Copy every line of the items below word for word, from the first through the last, but leave the pictures out.

## START ROWS

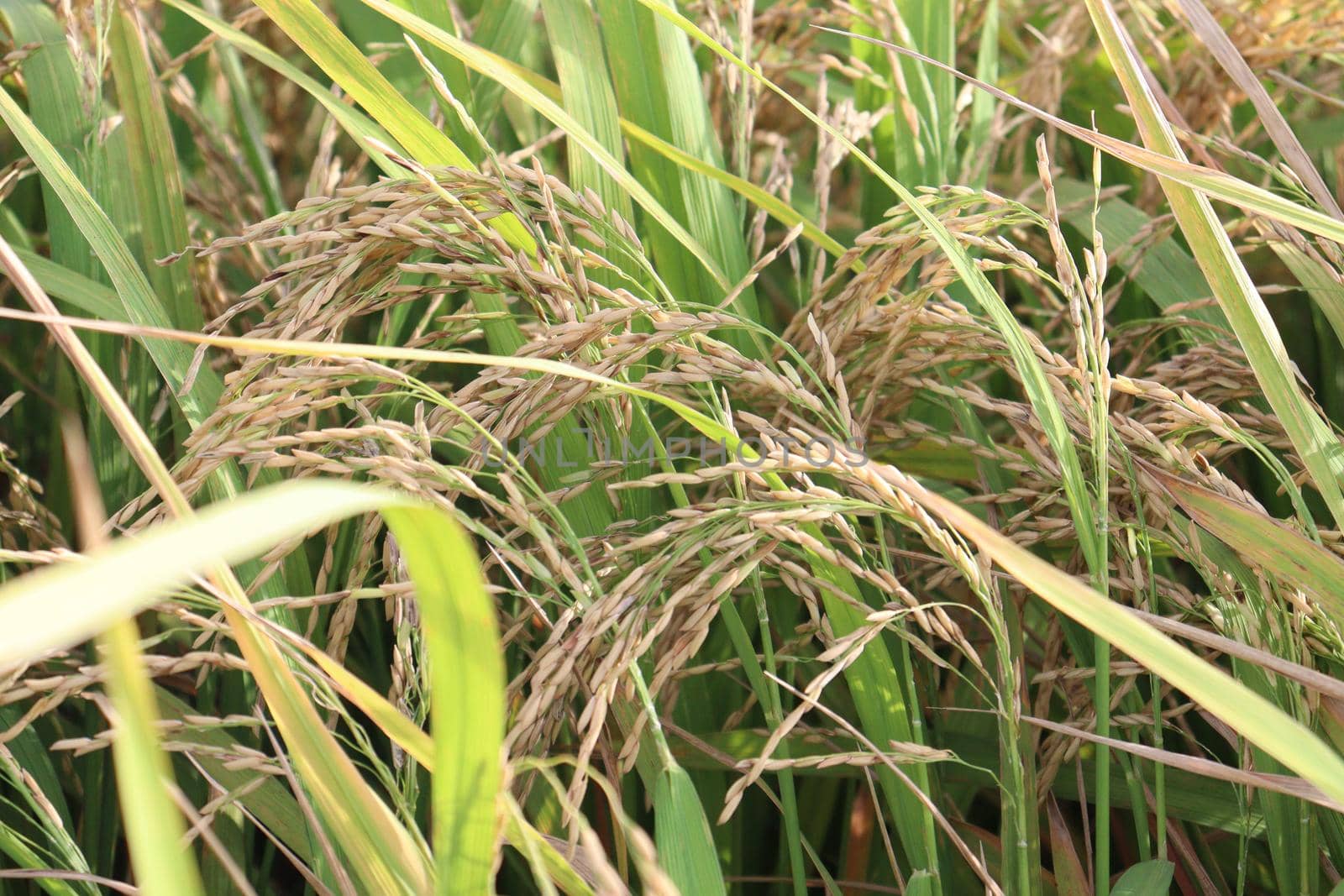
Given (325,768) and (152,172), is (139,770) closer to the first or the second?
(325,768)

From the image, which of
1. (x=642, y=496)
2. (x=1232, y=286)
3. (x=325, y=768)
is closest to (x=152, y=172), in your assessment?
(x=642, y=496)

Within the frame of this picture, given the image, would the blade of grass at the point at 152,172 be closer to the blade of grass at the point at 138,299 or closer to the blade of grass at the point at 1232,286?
the blade of grass at the point at 138,299

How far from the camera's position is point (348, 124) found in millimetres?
1029

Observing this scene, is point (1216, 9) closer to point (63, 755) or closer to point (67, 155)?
point (67, 155)

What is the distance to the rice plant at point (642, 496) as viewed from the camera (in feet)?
2.04

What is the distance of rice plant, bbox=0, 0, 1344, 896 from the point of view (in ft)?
2.04

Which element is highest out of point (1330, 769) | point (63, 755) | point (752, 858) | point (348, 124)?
point (348, 124)

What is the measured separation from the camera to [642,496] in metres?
0.97

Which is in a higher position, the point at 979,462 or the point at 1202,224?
the point at 1202,224

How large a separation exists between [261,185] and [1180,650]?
1.29 meters

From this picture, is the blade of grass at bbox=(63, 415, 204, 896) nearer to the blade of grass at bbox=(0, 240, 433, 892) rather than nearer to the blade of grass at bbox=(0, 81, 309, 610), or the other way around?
the blade of grass at bbox=(0, 240, 433, 892)

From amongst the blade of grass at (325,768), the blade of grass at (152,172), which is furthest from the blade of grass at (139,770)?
the blade of grass at (152,172)

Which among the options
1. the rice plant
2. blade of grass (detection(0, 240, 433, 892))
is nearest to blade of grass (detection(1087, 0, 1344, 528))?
the rice plant

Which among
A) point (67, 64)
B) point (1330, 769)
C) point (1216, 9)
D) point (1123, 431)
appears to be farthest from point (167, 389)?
point (1216, 9)
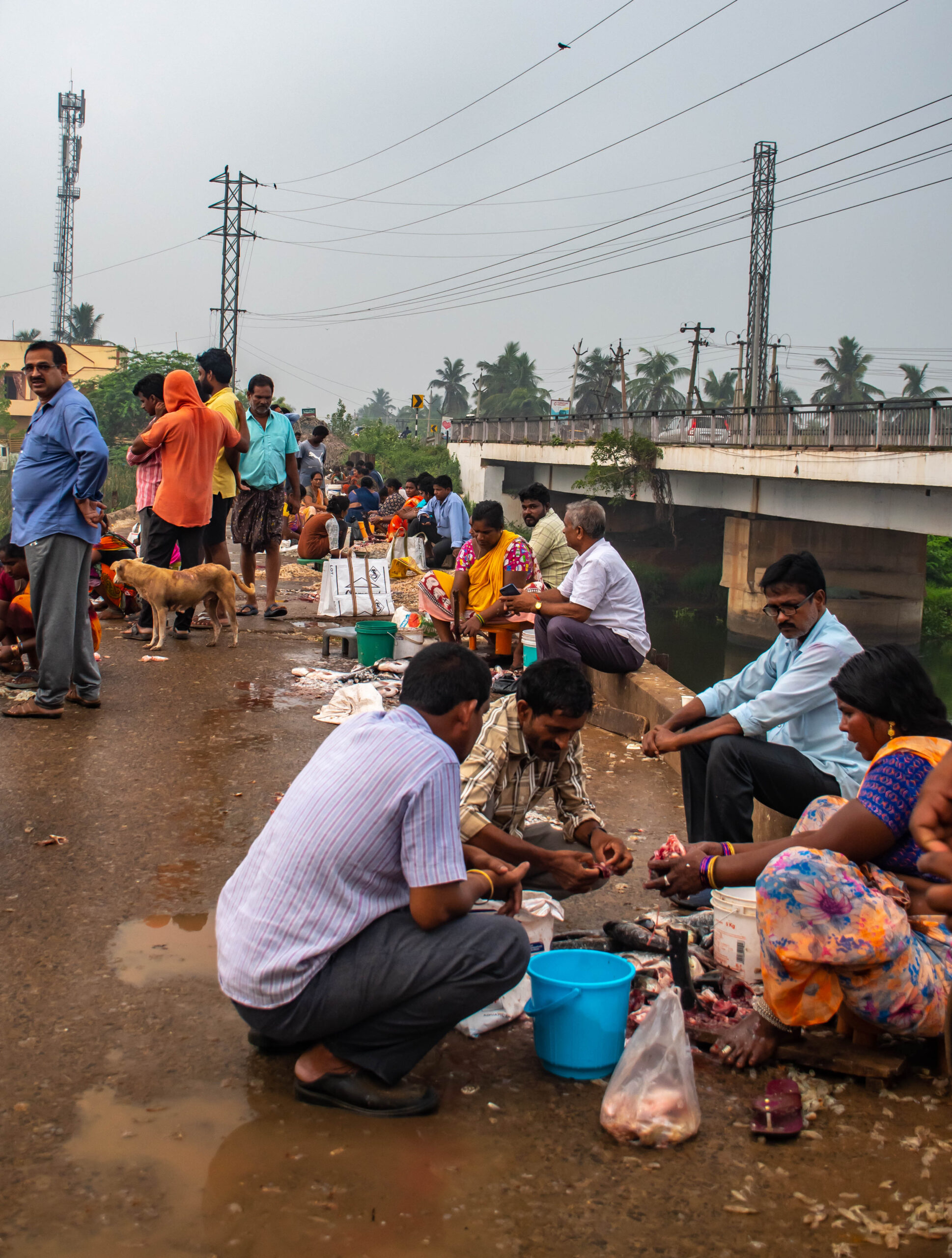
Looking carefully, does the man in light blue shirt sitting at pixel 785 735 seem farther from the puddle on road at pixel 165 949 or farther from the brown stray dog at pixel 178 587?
the brown stray dog at pixel 178 587

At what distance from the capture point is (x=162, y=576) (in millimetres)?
8062

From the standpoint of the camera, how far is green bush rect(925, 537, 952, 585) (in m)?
37.7

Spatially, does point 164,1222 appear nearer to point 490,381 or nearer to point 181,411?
point 181,411

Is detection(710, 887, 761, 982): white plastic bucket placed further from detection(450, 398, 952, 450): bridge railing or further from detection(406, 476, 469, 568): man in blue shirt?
detection(450, 398, 952, 450): bridge railing

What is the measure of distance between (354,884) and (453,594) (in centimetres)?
558

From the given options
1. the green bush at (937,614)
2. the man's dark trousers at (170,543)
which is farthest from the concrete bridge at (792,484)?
the man's dark trousers at (170,543)

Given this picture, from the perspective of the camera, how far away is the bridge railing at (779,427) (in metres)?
18.5

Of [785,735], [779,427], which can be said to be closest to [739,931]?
[785,735]

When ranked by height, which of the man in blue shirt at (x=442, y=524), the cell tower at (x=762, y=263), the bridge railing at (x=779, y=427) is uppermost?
the cell tower at (x=762, y=263)

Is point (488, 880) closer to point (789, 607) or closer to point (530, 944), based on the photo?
point (530, 944)

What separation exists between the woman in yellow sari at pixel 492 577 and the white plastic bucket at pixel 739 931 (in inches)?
170

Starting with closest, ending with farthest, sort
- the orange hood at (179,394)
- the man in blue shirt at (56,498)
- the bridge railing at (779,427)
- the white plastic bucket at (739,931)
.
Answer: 1. the white plastic bucket at (739,931)
2. the man in blue shirt at (56,498)
3. the orange hood at (179,394)
4. the bridge railing at (779,427)

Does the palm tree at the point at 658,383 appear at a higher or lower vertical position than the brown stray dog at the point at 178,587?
higher

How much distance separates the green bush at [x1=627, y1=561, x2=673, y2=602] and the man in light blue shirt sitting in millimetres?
35252
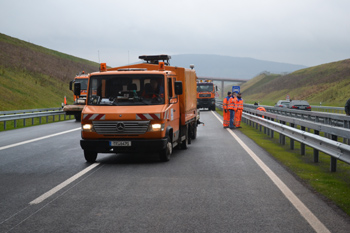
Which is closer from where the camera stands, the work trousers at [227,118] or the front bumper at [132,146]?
the front bumper at [132,146]

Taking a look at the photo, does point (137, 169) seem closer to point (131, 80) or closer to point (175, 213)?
point (131, 80)

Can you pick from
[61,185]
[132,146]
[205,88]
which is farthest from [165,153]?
[205,88]

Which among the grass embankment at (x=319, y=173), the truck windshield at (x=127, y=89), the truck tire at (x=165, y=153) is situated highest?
the truck windshield at (x=127, y=89)

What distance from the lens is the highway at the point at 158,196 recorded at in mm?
5629

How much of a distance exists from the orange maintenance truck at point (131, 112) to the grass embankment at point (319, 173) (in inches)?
106

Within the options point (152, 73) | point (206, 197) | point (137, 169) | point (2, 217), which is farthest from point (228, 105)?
point (2, 217)

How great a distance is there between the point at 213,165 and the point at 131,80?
110 inches

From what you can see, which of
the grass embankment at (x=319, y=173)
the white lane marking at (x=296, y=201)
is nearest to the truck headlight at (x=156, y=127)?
the white lane marking at (x=296, y=201)

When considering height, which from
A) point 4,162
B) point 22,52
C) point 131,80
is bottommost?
point 4,162

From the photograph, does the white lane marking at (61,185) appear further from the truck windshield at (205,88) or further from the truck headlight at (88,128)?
the truck windshield at (205,88)

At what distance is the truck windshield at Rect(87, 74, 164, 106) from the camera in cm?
1130

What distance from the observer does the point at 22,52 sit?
234 ft

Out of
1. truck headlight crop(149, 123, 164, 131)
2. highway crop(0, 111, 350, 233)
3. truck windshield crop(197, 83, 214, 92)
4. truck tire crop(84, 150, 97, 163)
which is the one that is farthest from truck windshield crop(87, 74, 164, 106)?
truck windshield crop(197, 83, 214, 92)

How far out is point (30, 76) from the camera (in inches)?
2334
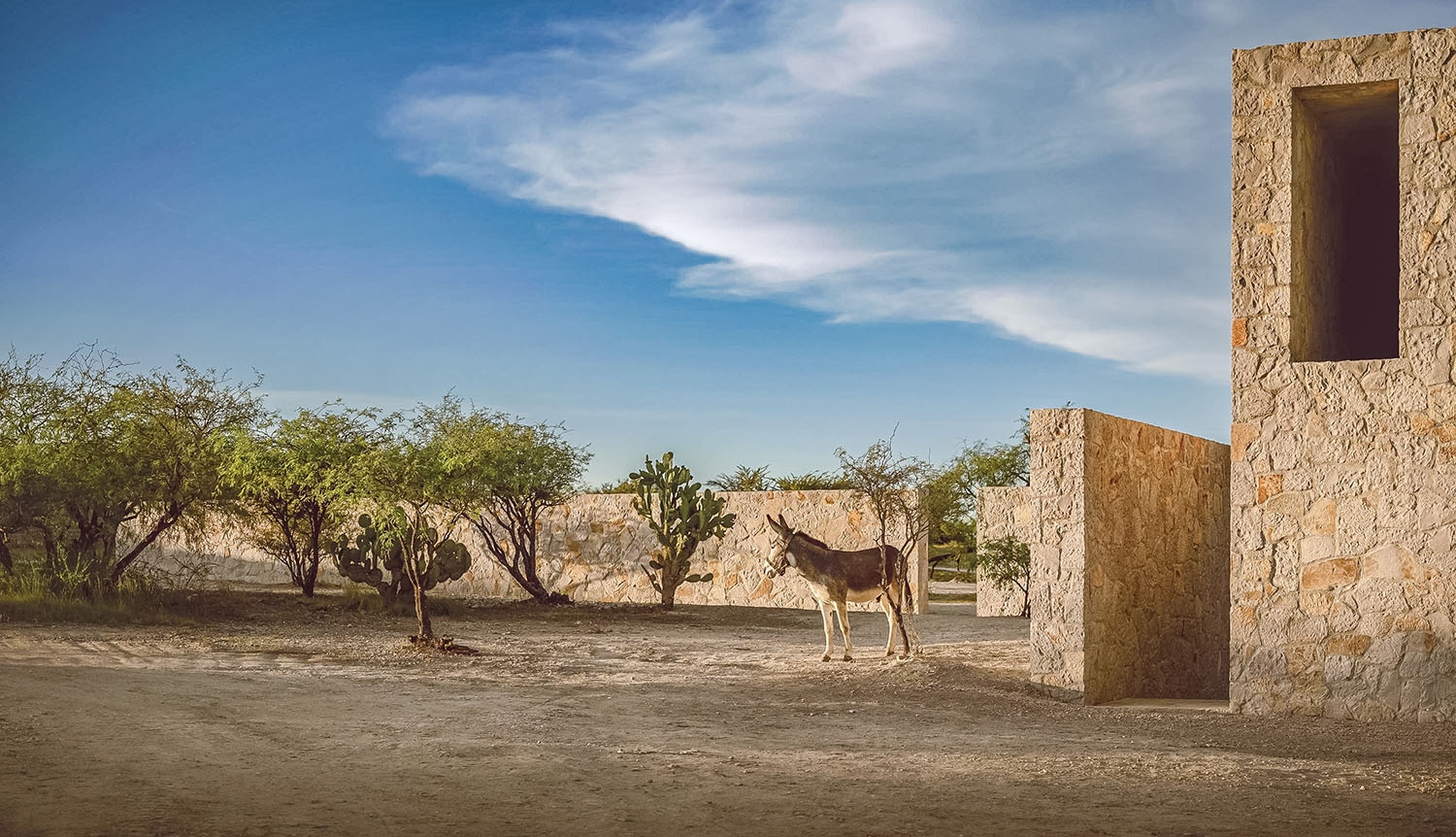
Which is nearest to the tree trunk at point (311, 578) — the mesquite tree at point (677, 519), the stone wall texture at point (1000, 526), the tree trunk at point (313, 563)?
the tree trunk at point (313, 563)

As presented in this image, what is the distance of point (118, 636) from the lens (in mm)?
15148

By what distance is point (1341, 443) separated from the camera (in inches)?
390

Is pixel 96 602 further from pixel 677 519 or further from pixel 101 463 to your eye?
pixel 677 519

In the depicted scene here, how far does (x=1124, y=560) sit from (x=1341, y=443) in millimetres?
2281

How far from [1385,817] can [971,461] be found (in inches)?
1119

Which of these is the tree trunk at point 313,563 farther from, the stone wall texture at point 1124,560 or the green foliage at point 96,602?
the stone wall texture at point 1124,560

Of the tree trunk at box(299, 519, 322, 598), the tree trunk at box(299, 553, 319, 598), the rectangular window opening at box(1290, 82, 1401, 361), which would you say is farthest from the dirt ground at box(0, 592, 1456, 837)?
the tree trunk at box(299, 553, 319, 598)

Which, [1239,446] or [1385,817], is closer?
[1385,817]

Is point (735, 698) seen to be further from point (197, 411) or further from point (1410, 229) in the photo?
point (197, 411)

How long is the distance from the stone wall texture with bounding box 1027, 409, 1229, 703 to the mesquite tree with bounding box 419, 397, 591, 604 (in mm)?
10102

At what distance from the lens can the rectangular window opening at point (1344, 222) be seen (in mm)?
10383

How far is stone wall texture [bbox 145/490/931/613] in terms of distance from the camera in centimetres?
2206

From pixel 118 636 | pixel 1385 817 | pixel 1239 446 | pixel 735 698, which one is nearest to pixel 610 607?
pixel 118 636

## END ROWS

**COMPLETE ANSWER:**
Given (325,768) and (152,172), is (139,770) closer to the first or the second?
(325,768)

From the image, which of
1. (x=642, y=496)
2. (x=1232, y=286)
3. (x=325, y=768)
is closest to (x=152, y=172), in your assessment?
(x=642, y=496)

Within the frame of this picture, given the image, would the blade of grass at the point at 152,172 be closer to the blade of grass at the point at 138,299 or closer to the blade of grass at the point at 1232,286?
the blade of grass at the point at 138,299

How far from the camera's position is point (348, 124) found in millimetres?
1029

Observing this scene, is point (1216, 9) closer to point (63, 755) or closer to point (67, 155)?
point (67, 155)

What is the distance to the rice plant at point (642, 496) as viewed from the camera (in feet)?
2.04

What is the distance of rice plant, bbox=0, 0, 1344, 896 from the point of view (in ft)?
2.04

Which element is highest out of point (1330, 769) | point (63, 755) | point (752, 858) | point (348, 124)?
point (348, 124)

What is the measured separation from the camera to [642,496] in metres?
0.97

Which is in a higher position, the point at 979,462 or the point at 1202,224?
the point at 1202,224

How large a separation exists between [261,185] and [1180,650]?
1.29 meters

From this picture, is the blade of grass at bbox=(63, 415, 204, 896) nearer to the blade of grass at bbox=(0, 240, 433, 892) rather than nearer to the blade of grass at bbox=(0, 81, 309, 610), or the other way around?
the blade of grass at bbox=(0, 240, 433, 892)

From amongst the blade of grass at (325,768), the blade of grass at (152,172), which is furthest from the blade of grass at (139,770)?
the blade of grass at (152,172)

Which among the options
1. the rice plant
2. blade of grass (detection(0, 240, 433, 892))
is nearest to blade of grass (detection(1087, 0, 1344, 528))?
the rice plant

Which among
A) point (67, 64)
B) point (1330, 769)
C) point (1216, 9)
D) point (1123, 431)
appears to be farthest from point (167, 389)?
point (1216, 9)
Looking carefully, does the man in light blue shirt sitting at pixel 785 735 seem farther from the puddle on road at pixel 165 949 or farther from the brown stray dog at pixel 178 587?
the brown stray dog at pixel 178 587

At what distance from the capture point is (x=162, y=576) (in millimetres)?
8062

From the standpoint of the camera, how far is green bush rect(925, 537, 952, 585) (in m)?
37.7

Spatially, does point 164,1222 appear nearer to point 490,381 or nearer to point 181,411?
point 181,411

Is detection(710, 887, 761, 982): white plastic bucket placed further from detection(450, 398, 952, 450): bridge railing or further from detection(406, 476, 469, 568): man in blue shirt?
detection(450, 398, 952, 450): bridge railing

What is the measure of distance between (354,884) and (453,594) (in centimetres)?
558

From the given options
1. the green bush at (937,614)
2. the man's dark trousers at (170,543)
which is farthest from the concrete bridge at (792,484)?
the man's dark trousers at (170,543)

Given this picture, from the perspective of the camera, how far away is the bridge railing at (779,427) (in metres)?
18.5

Of [785,735], [779,427], which can be said to be closest to [739,931]?
[785,735]

When ranked by height, which of the man in blue shirt at (x=442, y=524), the cell tower at (x=762, y=263), the bridge railing at (x=779, y=427) is uppermost?
the cell tower at (x=762, y=263)

Is point (488, 880) closer to point (789, 607) or closer to point (530, 944), based on the photo?
point (530, 944)

What separation exists between the woman in yellow sari at pixel 492 577 and the white plastic bucket at pixel 739 931 (in inches)?
170

Starting with closest, ending with farthest, sort
- the orange hood at (179,394)
- the man in blue shirt at (56,498)
- the bridge railing at (779,427)
- the white plastic bucket at (739,931)
.
Answer: 1. the white plastic bucket at (739,931)
2. the man in blue shirt at (56,498)
3. the orange hood at (179,394)
4. the bridge railing at (779,427)

Does the palm tree at the point at 658,383 appear at a higher or lower vertical position than the brown stray dog at the point at 178,587?
higher

How much distance separates the green bush at [x1=627, y1=561, x2=673, y2=602] and the man in light blue shirt sitting in millimetres?
35252
Which is closer from where the camera stands, the work trousers at [227,118] or the front bumper at [132,146]?
the front bumper at [132,146]

Taking a look at the photo, does point (137, 169) seem closer to point (131, 80) or closer to point (175, 213)?
point (131, 80)

Can you pick from
[61,185]
[132,146]
[205,88]
which is farthest from [165,153]?
[205,88]

Which among the grass embankment at (x=319, y=173), the truck windshield at (x=127, y=89), the truck tire at (x=165, y=153) is situated highest?
the truck windshield at (x=127, y=89)

What distance from the lens is the highway at the point at 158,196 recorded at in mm?
5629

How much of a distance exists from the orange maintenance truck at point (131, 112) to the grass embankment at point (319, 173) (in inches)?
106

Within the options point (152, 73) | point (206, 197) | point (137, 169) | point (2, 217), which is farthest from point (228, 105)?
point (2, 217)

How great a distance is there between the point at 213,165 and the point at 131,80?
110 inches

From what you can see, which of
the grass embankment at (x=319, y=173)
the white lane marking at (x=296, y=201)
is nearest to the truck headlight at (x=156, y=127)?
the white lane marking at (x=296, y=201)

When considering height, which from
A) point 4,162
B) point 22,52
C) point 131,80
is bottommost?
point 4,162

From the photograph, does the white lane marking at (61,185) appear further from the truck windshield at (205,88) or further from the truck headlight at (88,128)?
the truck windshield at (205,88)

At what distance is the truck windshield at Rect(87, 74, 164, 106) from the camera in cm?
1130

What distance from the observer does the point at 22,52 sit?
234 ft

Out of
1. truck headlight crop(149, 123, 164, 131)
2. highway crop(0, 111, 350, 233)
3. truck windshield crop(197, 83, 214, 92)
4. truck tire crop(84, 150, 97, 163)
which is the one that is farthest from truck windshield crop(87, 74, 164, 106)?
truck windshield crop(197, 83, 214, 92)

How far out is point (30, 76) from the camera (in inches)?
2334
Which is nearest to the tree trunk at point (311, 578) — the mesquite tree at point (677, 519), the stone wall texture at point (1000, 526), the tree trunk at point (313, 563)?
the tree trunk at point (313, 563)

As presented in this image, what is the distance of point (118, 636) from the lens (in mm)?
15148

By what distance is point (1341, 443) separated from the camera (in inches)?
390

Is pixel 96 602 further from pixel 677 519 or further from pixel 101 463 to your eye?
pixel 677 519

In the depicted scene here, how far does (x=1124, y=560) sit from (x=1341, y=443) in millimetres?
2281

How far from [1385,817] can [971,461] be found (in inches)?
1119

Which of these is the tree trunk at point 313,563 farther from, the stone wall texture at point 1124,560 or the green foliage at point 96,602?
the stone wall texture at point 1124,560

Of the tree trunk at box(299, 519, 322, 598), the tree trunk at box(299, 553, 319, 598), the rectangular window opening at box(1290, 82, 1401, 361), which would you say is farthest from the dirt ground at box(0, 592, 1456, 837)?
the tree trunk at box(299, 553, 319, 598)

Which, [1239,446] or [1385,817], is closer?
[1385,817]

Is point (735, 698) seen to be further from point (197, 411) or further from point (1410, 229) in the photo?
point (197, 411)

How long is the distance from the stone wall texture with bounding box 1027, 409, 1229, 703 to the mesquite tree with bounding box 419, 397, 591, 604 (in mm)?
10102

At what distance from the lens can the rectangular window opening at point (1344, 222) be seen (in mm)?
10383

How far is stone wall texture [bbox 145/490/931/613] in terms of distance from the camera in centimetres?
2206

From pixel 118 636 | pixel 1385 817 | pixel 1239 446 | pixel 735 698, which one is nearest to pixel 610 607?
pixel 118 636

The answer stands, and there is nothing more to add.